G. Branden Robinson wrote on Tue, May 24, 2022 at 12:57:08AM -0500:
> At 2022-05-24T04:44:21+0200, Ingo Schwarze wrote:

>> Your version (with .PD) has the clear advantage that it is more
>> portable: it is likely to work on any man(7) implementation,
>> whereas .TQ might fail on implementations that are neither
>> groff nor mandoc.

> There's one wrinkle with `PD`, as noted in a thread from a couple of
> weeks ago.
> 
> https://lists.gnu.org/archive/html/groff/2022-05/msg00019.html
> 
> Briefly, man-db man(1) squeezes multiple blank lines to one when using
> nroff to render the page.  That caveat doesn't apply to examples shown
> in this thread,

Indeed.  This thread is only about ".PD 0" and .PD without an argument,
not about .PD with any other argument.  Actually, in a manual page,
i would consider using .PD with any argument other than zero bad
style, on par with using the .sp request or the \s escape sequence
in a manual page.  The reason why i consider it bad style is that
a .PD macro with a different argument makes detailed presentation-
level demands, which a manual page should refrain from.

Outside example code and example output, i fail to see any situation where
it might make sense to have two consecutive blank lines in a manual page.
For examples, you should always use .nf or a macro implying .nf like .EX
or .Bd -unfilled in the first place, and then, i think it is better to
explicitly put multiple blank lines as needed rather than obfuscating
their generation with .PD or .sp.  If an example needs more than two
or three consecutive blank lines, the example is likely ill-designed
because the difference between, say, five and six blank lines is hard
to see for the human eye, so the topic should likely be explained in a
completely different way that doesn't invite the reader to hold a ruler
to their monitor in order to see how many blank lines there are.

> but it is a limitation we don't discuss in groff_man(7)
> (because we don't impose it) and it is not how historical
> implementations behave.

I agree groff_man(7) would be the wrong place for discussing "more -s".

> man-db man(1) has done this for a long time; as
> far back as 2001, it was calling the pager program with the "-s" flag,
> but since 2015 it has done the squeezing itself.

Assuming that is true, that sounds like an outright bug in man-db
to me.  Even though that isn't needed often, there can be legitimate
reasons why a particular manual page might have to display two
consecutive blank lines in an example, and then the squeezing
breaks the content of the manual page, not just the formatting.

If a user deliberately sets MORE=-s or something similar for other pagers
in their environment, that is a different story: it is their choice and
they get what they pay for.  But doing this behind the user's back looks
like a bug to me.

> Admittedly, that wrinkle shouldn't come up often.  You can still space
> paragraphs however you want when formatting for typesetter devices, and
> the most common idiom I've seen for `PD` use is the one discussed in
> this thread--setting the spacing to zero and then restoring it.

Written request: Write the next part of the mailing-list message on using the .PD macro in manual pages, starting after its final sentence.

Provided data:
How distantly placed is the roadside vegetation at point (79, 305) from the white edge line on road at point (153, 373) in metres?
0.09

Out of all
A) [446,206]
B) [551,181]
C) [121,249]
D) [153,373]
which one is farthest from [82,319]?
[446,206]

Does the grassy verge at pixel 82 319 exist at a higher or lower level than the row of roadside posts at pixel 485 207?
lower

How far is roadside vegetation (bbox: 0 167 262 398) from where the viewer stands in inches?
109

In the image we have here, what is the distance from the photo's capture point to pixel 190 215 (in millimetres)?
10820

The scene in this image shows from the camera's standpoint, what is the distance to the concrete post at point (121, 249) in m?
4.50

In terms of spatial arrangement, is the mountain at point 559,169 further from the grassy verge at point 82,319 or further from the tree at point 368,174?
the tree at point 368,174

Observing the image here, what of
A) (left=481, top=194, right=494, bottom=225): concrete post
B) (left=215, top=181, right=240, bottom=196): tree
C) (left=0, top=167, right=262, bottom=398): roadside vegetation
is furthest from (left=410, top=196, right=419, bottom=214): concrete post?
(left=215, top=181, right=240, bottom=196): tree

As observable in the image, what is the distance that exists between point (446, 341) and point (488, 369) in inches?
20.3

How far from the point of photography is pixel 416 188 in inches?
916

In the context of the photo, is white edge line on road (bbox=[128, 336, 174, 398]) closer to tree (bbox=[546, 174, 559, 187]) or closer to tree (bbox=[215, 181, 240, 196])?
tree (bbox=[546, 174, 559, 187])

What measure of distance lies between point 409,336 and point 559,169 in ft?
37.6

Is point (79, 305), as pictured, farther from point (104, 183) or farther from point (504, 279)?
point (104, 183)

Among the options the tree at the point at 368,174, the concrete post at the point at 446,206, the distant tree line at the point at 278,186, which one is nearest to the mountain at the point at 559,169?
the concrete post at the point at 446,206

Response to the task:
>> My version has the (doubious) advantage that it's a bit less
>> presentation-oriented and a bit more indicative of semantics.
>> How much that is worth in a language like man(7) that is almost
>> entirely presentation-oriented and provides very little semantic
>> markup in the first place is open for debate.

> Let's not forget that `TH`, `SH`, and `SS` are all semantic,

I would call those "structural" rather than "semantic".  I consider
distinguishing four kinds of markup useful:

1. presentational: manipulating indentation, spacing, fonts etc.,
   for example .RS, .PD, .B, .I, .BI, .BR, .DT, .Em, .Sy, .No, .Ns, ...
2. structural: titles, sections, paragraphs, lists, displays etc.
   for example .TH, .SH, .SS, .PP, .TP, .EX, .Dt, .Pp, .Bd, .Bl, .Dl, ...
3. semantic: conveying information about the meaning of terms employed
   by the facility that is the *topic* of the manual (as opposed to
   information about the structure of the *documentation*),
   for example .MT, .UR, .Fl, .Ar, .Ic, .Fn, .Fa, .Er, .Lk, .Mt, ...
4. text production: macros generating fixed strings,
   for example .AT, .UC, .Ex, .Rv, .St, ...

So in my book, the only semantic macros in man(7) are .MT and .UR.

> and have
> paid us the tremendous benefit of being easily converted to PDF
> bookmarks (and HTML anchors, though grohtml has some issues still to be
> resolved).  By frequency of use these are far more important than either
> `PD` or `TQ`.  Like HTML 1.0, the man(7) language mixes the
> presentational and semantic domains.  They also illustrate the inertial
> challenge to unscrambling the mixture, I'll grant.

>> I tend to think portability is possibly more important than the fact
>> that my version with .TQ looks minimally nicer.  So if somebody wrote
>> a new manual page in man(7), i would probably recommend your version
>> with .PD rather than mine with .TQ.

> Another, as yet only potential, advantage to using `TQ` is that it is
> much more amenable to indexing and tag inference.  (You could still do
> it by parsing a man page and tracking enough state to see `.PD 0` and
> `.PD` pairs come and go, but it would be more tedious.)  That's one
> reason I embraced the macro when I learned about it.  Many people have
> seen pod2man(1) litter man pages with non-standard `IX` macros.  I think
> that was a poor execution of a good idea.  Certainly mandoc(1)+mdoc(7)
> can boast of powerful tag recognition and search facilities.

Looking into the source file mandoc/man_validate.c, i see that mandoc(1)
treats .TP and .TQ identically for the purposes of tag recognition
and also that .PD is entirely ignored for the purposes of tag
recognition, so my impression is that for the purposes of tag
recognition, both forms (.TQ and the .PD+.TP combo) are of exactly
the same quality.  So tag recognition doesn't appear to provide an
angument for one or the other.

> Paragraph tags, if used as recommended by groff_man_style(7), will
> practically always be the sorts of key words or phrases one wants to
> search for, or see compiled into an index (of command-line options, for
> instance).

I agree, and mandoc(1) tag recognition assumes exactly that.

> The fact that `TQ` identifies a tag that should be grouped
> with the previous `TP` tag allows inferences to be drawn about their
> structuring for indexing or tag-relation purposes.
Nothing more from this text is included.